Young Peter was struggling with his sense of call and the purpose for his adult life. One night, Peter found himself walking home. He decided to take a shortcut across the Scottish moor. He was aware that in the middle of the moor there was a large, deserted limestone quarry. But Peter was confident about his bearings and what path to cut.

In the dark of the night, he suddenly heard a voice call his name, “Peter.” There was a sense of urgency in the voice’s tone. Peter replied to the voice, “Yes, who’s there? What do you want?”

There was no answer, so Peter resumed his way. He’d only made a few steps when the voice called to him again, this time with even more urgency, “Peter!”

Peter stopped in his tracks and fell to the ground. He put his hand out in front of him and there was nothing there. He was on the very edge of the quarry’s gaping hole. Just one more step and he would have fallen in.

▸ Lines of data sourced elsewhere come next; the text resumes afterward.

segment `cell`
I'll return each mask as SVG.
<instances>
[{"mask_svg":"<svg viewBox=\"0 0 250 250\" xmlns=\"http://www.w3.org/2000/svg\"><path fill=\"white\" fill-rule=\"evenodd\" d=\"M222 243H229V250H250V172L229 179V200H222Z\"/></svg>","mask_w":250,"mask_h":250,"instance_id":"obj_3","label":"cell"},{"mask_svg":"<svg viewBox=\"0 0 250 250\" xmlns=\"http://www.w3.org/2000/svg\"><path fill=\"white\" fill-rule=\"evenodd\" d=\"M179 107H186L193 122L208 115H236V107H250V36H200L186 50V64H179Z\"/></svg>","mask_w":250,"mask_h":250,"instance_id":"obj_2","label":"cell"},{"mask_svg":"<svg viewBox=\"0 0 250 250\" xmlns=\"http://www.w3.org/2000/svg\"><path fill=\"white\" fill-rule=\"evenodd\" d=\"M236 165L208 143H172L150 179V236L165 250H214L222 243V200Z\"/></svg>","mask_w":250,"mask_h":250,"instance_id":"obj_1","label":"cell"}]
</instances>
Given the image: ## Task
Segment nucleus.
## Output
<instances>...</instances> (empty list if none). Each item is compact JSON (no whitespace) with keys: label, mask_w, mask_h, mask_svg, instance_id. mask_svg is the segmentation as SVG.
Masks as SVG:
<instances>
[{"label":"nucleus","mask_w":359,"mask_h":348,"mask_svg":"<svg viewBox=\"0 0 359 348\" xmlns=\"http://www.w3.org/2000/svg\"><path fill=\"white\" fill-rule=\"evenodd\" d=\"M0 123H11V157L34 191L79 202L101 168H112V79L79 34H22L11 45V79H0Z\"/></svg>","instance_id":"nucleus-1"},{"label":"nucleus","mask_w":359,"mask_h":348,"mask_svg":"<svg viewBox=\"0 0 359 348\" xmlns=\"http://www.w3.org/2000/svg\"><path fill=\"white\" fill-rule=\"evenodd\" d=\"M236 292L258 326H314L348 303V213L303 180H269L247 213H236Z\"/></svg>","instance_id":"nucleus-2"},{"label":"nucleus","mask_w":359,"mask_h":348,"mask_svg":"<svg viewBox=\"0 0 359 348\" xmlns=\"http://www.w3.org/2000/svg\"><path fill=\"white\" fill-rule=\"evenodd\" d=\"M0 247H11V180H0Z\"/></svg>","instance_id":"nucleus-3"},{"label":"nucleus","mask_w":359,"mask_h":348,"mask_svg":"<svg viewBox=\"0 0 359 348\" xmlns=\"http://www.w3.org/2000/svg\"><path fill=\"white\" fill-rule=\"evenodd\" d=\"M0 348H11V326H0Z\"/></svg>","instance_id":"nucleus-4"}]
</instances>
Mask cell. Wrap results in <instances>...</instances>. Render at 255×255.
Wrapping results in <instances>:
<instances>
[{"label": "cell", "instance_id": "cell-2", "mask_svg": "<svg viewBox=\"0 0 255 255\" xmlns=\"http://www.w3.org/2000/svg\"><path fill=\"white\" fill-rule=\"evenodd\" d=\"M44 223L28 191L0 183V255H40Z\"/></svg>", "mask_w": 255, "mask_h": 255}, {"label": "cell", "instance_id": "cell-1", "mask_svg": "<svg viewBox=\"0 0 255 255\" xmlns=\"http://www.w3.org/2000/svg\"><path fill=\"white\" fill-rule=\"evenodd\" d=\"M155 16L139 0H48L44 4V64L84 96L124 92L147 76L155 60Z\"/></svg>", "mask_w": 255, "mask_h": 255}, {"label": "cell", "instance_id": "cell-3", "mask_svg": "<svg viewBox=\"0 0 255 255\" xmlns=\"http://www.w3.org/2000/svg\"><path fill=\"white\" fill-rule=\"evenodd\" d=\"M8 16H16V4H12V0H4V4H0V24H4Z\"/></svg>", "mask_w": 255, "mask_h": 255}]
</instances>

What was that? We could chalk it up to all sorts of things: spooky imagination in the dark of the night, coincidence, a night bird’s song. But as Peter reflected on what had happened, he knew that God has spoken to him. His life was not supposed to end that night. He had a future destiny before him.

We don’t have all the answers, but in wonder and awe we praise the work of God’s Holy Spirit among us.

And finally, our attention turns to God the Son. What we see revealed through our Lord Jesus Christ is the full depth and breadth and height of God’s eternal love for us. His life is a demonstration of the divine love that will not let us go. There is NO PLACE so remote that the loving and healing reach of God cannot claim us:

“And when I think that God, his Son not sparing

sent him to die, I scarce can take it in!

That on the cross, my burdens gladly bearing,

he bled and died to take away my sin.”

In this realm, we don’t have all the answers. But from what has been revealed to us, we do know the scope of the divine love which claims us. In that great storehouse of never-ending love, we anchor our hope. We continue to look to the triune God, Father, Son, and Holy Spirit., We grow in faith in the unfolding mystery and revelation of divine life and love.